• Source text:
-.-.-
Before this commit the Python Disassembler API allowed the user to do
two things:
- They could intercept instruction disassembly requests and return a
string of their choosing, this string then became the disassembled
instruction, or
- They could call builtin_disassemble, which would call back into
libopcode to perform the disassembly. As libopcode printed the
instruction GDB would collect these print requests and build a
string. This string was then returned from the builtin_disassemble
call, and the user could modify or extend this string as needed.
Neither of these approaches allowed for, or preserved, disassembler
styling, which is now available within libopcodes for many of the more
popular architectures GDB supports.
This commit aims to fill this gap. After this commit a user will be
able to do the following things:
- Implement a custom instruction disassembler entirely in Python
without calling back into libopcodes, the custom disassembler will
be able to return styling information such that GDB will display
the instruction fully styled. All of GDB's existing style
settings will affect how instructions coming from the Python
disassembler are displayed in the expected manner.
- Call builtin_disassemble and receive a result that represents how
libopcode would like the instruction styled. The user can then
adjust or extend the disassembled instruction before returning the
result to GDB. Again, the instruction will be styled as expected.
To achieve this I will add two new classes to GDB,
DisassemblerTextPart and DisassemblerAddressPart.
Within builtin_disassemble, instead of capturing the print calls from
libopcodes and building a single string, we will now create either a
text part or address part and store these parts in a vector.
-.-.-
• Given material:
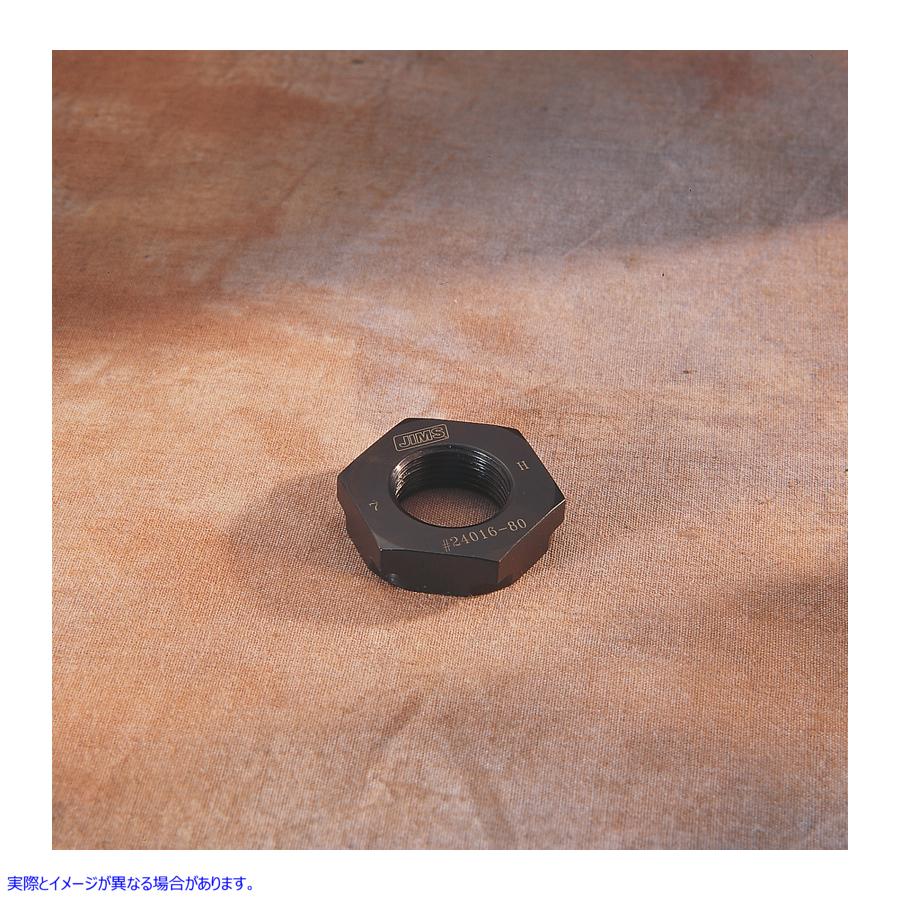 取寄せ ピニオンシャフトナット - 3/4-20 ネジ ジムズ Pinion Shaft Nut - 3/4-20 Thread 24016-80 DS198835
-.-.-
• Brief:
Transcribe the commit message from "To achieve this" to "in a vector.". Rely solely on the commit message and leave the listing aside.

• Output for this exercise:
To achieve this I will add two new classes to GDB,
DisassemblerTextPart and DisassemblerAddressPart.
Within builtin_disassemble, instead of capturing the print calls from
libopcodes and building a single string, we will now create either a
text part or address part and store these parts in a vector.